Die deutsche Journalistin Mesale Tolu wurde in Istanbul verhaftet. Seit Mai sitzt sie mit ihrem zweijährigen Sohn ohne Anklage im Gefängnis.

Am 1. Mai stürmten Polizisten ihre Wohnung in Istanbul. Seitdem sitzt die in Ulm geborene Übersetzerin und Journalistin Mesale Tolu in einem Frauengefängnis. Ihr wird vorgeworfen, Mitglied einer Terrororganisation zu sein und Terrorpropaganda betrieben zu haben. Eine Anklageschrift bekam sie nie zu Gesicht. 

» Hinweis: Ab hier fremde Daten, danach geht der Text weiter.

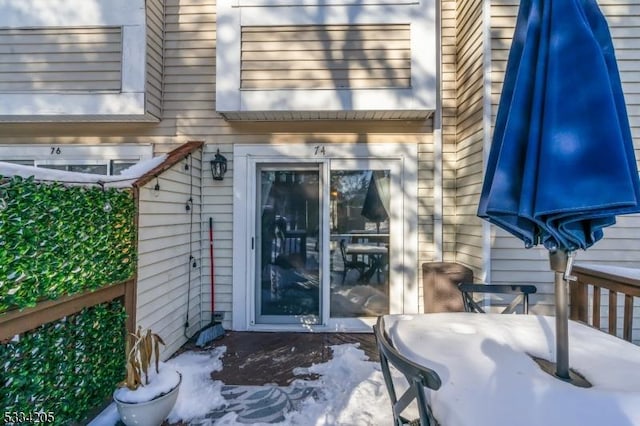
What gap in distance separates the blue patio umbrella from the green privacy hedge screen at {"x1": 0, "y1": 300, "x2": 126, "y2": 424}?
2.41 meters

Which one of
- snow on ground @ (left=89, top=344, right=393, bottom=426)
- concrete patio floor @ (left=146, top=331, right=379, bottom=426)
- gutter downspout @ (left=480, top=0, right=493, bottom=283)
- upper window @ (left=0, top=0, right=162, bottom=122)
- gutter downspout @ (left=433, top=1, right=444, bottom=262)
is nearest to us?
snow on ground @ (left=89, top=344, right=393, bottom=426)

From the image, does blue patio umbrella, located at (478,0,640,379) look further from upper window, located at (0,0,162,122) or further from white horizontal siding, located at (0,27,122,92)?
white horizontal siding, located at (0,27,122,92)

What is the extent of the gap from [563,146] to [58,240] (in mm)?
2495

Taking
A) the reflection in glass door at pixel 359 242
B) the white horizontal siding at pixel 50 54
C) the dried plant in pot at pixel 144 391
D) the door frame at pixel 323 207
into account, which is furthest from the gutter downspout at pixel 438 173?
the white horizontal siding at pixel 50 54

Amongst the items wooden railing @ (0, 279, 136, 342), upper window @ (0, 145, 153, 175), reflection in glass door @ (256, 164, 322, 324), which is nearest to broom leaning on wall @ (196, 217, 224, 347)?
reflection in glass door @ (256, 164, 322, 324)

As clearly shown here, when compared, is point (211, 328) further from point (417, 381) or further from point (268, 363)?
point (417, 381)

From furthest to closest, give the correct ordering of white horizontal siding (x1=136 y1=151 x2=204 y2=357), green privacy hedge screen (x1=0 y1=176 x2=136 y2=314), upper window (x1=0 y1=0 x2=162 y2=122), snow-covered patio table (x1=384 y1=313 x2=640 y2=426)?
upper window (x1=0 y1=0 x2=162 y2=122) → white horizontal siding (x1=136 y1=151 x2=204 y2=357) → green privacy hedge screen (x1=0 y1=176 x2=136 y2=314) → snow-covered patio table (x1=384 y1=313 x2=640 y2=426)

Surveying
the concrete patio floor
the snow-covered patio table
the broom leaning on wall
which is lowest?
the concrete patio floor

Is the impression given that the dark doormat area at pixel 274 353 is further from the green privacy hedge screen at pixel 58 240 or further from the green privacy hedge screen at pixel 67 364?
the green privacy hedge screen at pixel 58 240

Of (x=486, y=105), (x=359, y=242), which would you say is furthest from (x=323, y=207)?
(x=486, y=105)

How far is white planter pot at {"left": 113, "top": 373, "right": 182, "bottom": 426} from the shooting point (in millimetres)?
2041

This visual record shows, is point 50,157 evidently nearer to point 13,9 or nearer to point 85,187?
point 13,9

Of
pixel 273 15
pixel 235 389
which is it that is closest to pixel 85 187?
pixel 235 389

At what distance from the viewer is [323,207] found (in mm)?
4016
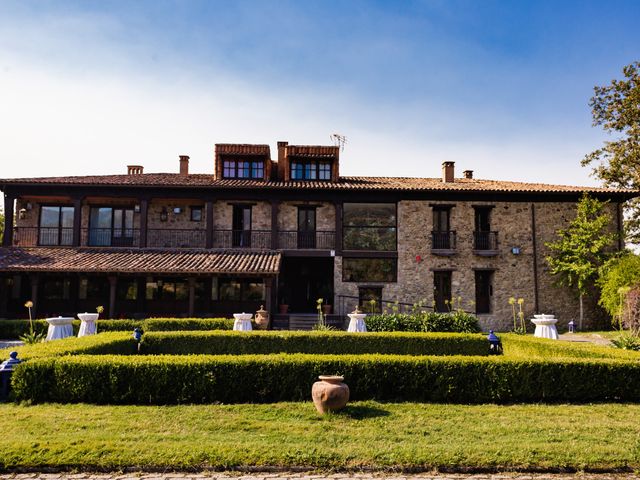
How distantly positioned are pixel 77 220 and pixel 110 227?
1565 millimetres

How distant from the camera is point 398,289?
22594 mm

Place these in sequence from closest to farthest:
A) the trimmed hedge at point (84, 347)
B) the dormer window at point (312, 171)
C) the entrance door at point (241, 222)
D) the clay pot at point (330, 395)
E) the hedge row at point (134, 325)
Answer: the clay pot at point (330, 395), the trimmed hedge at point (84, 347), the hedge row at point (134, 325), the entrance door at point (241, 222), the dormer window at point (312, 171)

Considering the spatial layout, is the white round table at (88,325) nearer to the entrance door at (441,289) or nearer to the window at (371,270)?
the window at (371,270)

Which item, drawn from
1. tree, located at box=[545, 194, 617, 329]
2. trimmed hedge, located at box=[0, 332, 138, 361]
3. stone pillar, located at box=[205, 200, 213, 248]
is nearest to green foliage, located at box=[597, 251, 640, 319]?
tree, located at box=[545, 194, 617, 329]

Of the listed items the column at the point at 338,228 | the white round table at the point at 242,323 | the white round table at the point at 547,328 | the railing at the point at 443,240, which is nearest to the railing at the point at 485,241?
the railing at the point at 443,240

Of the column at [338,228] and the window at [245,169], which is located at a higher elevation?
the window at [245,169]

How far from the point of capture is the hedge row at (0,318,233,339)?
1623 cm

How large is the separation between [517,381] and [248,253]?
50.5 feet

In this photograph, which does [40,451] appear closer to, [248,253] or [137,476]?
[137,476]

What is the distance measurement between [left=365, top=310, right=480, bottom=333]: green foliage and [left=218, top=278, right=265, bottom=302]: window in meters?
6.20

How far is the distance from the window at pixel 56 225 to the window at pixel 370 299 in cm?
1335

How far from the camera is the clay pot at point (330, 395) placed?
7.13m

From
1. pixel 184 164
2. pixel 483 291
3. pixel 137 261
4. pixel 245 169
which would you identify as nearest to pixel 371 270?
pixel 483 291

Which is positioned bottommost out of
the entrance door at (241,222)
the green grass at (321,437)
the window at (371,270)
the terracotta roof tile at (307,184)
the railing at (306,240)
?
the green grass at (321,437)
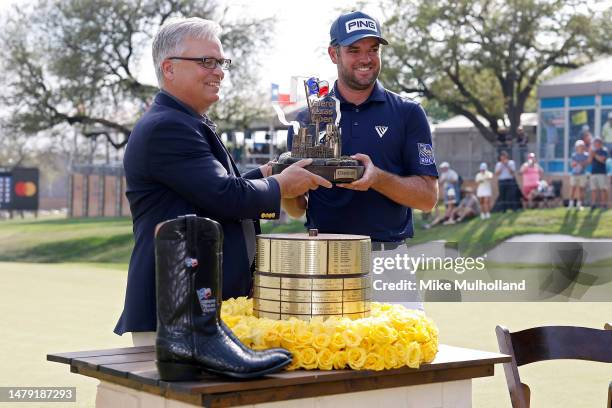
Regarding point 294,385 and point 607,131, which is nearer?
point 294,385

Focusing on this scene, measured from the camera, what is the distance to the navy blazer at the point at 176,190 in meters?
3.48

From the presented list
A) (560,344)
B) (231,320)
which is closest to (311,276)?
(231,320)

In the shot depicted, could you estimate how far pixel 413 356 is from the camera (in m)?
3.42

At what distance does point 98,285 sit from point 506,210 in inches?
448

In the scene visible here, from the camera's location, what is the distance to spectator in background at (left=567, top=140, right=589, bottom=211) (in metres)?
24.2

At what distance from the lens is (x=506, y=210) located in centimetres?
2572

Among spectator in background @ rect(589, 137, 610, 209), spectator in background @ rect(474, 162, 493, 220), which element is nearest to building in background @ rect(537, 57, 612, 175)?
spectator in background @ rect(474, 162, 493, 220)

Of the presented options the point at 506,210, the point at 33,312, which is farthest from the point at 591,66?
the point at 33,312

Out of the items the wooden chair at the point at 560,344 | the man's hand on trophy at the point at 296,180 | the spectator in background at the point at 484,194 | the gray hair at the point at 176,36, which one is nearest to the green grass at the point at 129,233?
the spectator in background at the point at 484,194

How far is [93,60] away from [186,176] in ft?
122

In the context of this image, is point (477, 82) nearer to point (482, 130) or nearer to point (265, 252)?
point (482, 130)

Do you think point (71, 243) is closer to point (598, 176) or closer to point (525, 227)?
point (525, 227)

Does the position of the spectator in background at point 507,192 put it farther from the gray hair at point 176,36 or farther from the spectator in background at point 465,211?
the gray hair at point 176,36

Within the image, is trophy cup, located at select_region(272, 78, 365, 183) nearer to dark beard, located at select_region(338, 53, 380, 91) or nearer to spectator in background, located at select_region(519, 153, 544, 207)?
dark beard, located at select_region(338, 53, 380, 91)
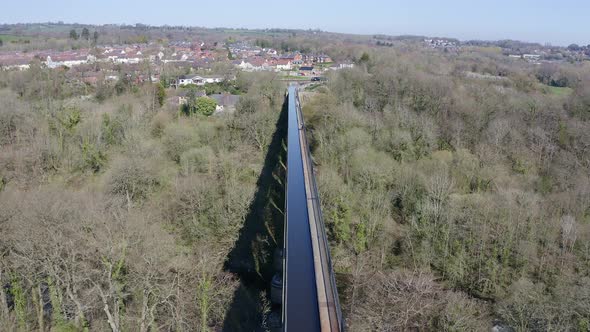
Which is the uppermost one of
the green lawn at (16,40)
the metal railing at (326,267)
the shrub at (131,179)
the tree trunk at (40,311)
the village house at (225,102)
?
the green lawn at (16,40)

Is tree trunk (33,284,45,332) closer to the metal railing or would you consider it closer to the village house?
the metal railing

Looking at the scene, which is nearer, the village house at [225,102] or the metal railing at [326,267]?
the metal railing at [326,267]

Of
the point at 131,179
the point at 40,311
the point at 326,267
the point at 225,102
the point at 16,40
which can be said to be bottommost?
the point at 40,311

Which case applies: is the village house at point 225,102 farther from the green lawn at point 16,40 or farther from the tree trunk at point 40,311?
the green lawn at point 16,40

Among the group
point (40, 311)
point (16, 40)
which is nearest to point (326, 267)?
point (40, 311)

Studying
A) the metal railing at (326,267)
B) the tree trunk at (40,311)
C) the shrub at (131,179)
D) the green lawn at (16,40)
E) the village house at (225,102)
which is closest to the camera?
the metal railing at (326,267)

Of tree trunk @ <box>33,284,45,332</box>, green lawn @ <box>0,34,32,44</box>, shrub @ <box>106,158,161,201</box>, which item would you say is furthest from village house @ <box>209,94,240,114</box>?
green lawn @ <box>0,34,32,44</box>

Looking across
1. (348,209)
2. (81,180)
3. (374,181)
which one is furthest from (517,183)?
(81,180)

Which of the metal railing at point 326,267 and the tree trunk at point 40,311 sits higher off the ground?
the metal railing at point 326,267

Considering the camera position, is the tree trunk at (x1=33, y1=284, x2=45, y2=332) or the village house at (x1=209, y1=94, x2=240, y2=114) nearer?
the tree trunk at (x1=33, y1=284, x2=45, y2=332)

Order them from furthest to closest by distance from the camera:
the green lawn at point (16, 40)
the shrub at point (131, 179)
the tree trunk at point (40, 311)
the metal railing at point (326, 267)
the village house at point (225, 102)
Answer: the green lawn at point (16, 40) < the village house at point (225, 102) < the shrub at point (131, 179) < the tree trunk at point (40, 311) < the metal railing at point (326, 267)

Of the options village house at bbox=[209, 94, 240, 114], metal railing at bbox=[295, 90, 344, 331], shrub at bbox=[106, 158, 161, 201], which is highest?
village house at bbox=[209, 94, 240, 114]

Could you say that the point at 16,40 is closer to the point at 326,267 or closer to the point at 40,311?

Kein Spielzeug, keine Windeln

Zwei Wochen nach ihrer gewaltsamen Festnahme durfte ihr zweijähriger Sohn Serkan sie besuchen und bei ihr bleiben. Baki Selcuk, Sprecher des Solidaritätskreises "Freiheit für Meşale Tolu", sagte laut "Augsburger Allgemeine", dass die beiden sich eine Zelle mit 24 Frauen teilen müssen.

Essen müsse das Kind, was die Gefängnisküche hergebe. Für den Gefängniskindergarten sei Sekan zu jung und in die Spieleecke dürfe seine Mutter nicht mit. "Ein Wärter würde ihn abholen und dorthin bringen. Aber erklären Sie mal einem Zweijährigen in fremder Umgebung, dass er mit einem fremden Mann allein irgendwohin gehen soll", so Selcuk. Angehörigen teilte Tolu mit, dass sie weder Spielzeug noch Windeln für ihren Sohn bekomme.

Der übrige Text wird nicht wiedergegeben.